* TASK REQUIREMENTS *
Below is a listing. Return the lines from the one that contains "ニクソンNIXONスモールタ" to the one that contains "Styleguide Abendkleid welche", both ends included, verbatim and with no pictures.

* RECORDS FOR THE TASK *
+-------+

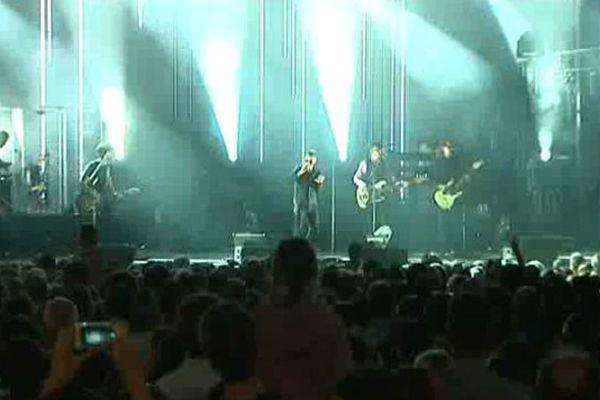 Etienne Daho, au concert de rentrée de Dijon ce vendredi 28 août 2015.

+-------+

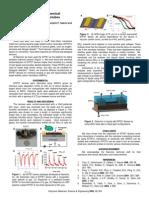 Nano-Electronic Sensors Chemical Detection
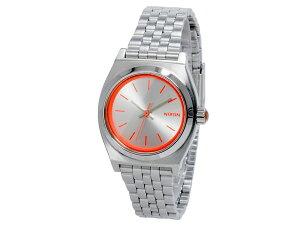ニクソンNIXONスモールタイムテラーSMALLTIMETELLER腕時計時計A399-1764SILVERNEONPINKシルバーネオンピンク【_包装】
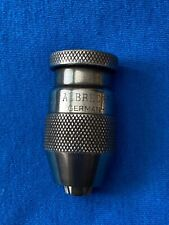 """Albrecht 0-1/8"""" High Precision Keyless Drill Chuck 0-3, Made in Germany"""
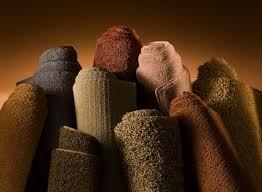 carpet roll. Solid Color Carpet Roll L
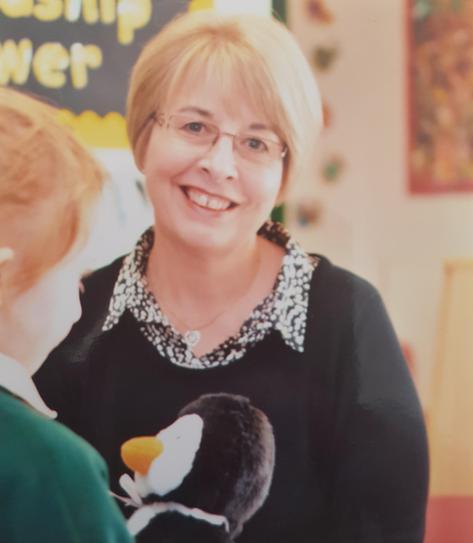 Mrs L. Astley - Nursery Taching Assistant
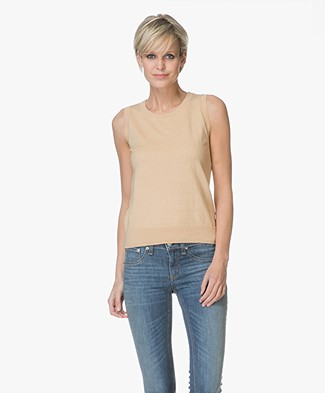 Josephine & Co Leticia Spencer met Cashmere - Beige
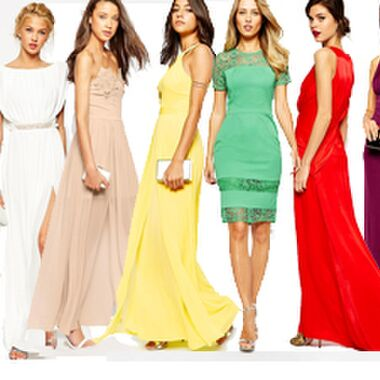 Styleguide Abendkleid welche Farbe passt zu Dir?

+-------+

* EXPECTED OUTPUT *
ニクソンNIXONスモールタイムテラーSMALLTIMETELLER腕時計時計A399-1764SILVERNEONPINKシルバーネオンピンク【_包装】
 """Albrecht 0-1/8"""" High Precision Keyless Drill Chuck 0-3, Made in Germany"""
 carpet roll. Solid Color Carpet Roll L
 Mrs L. Astley - Nursery Taching Assistant
 Josephine & Co Leticia Spencer met Cashmere - Beige
 Styleguide Abendkleid welche Farbe passt zu Dir?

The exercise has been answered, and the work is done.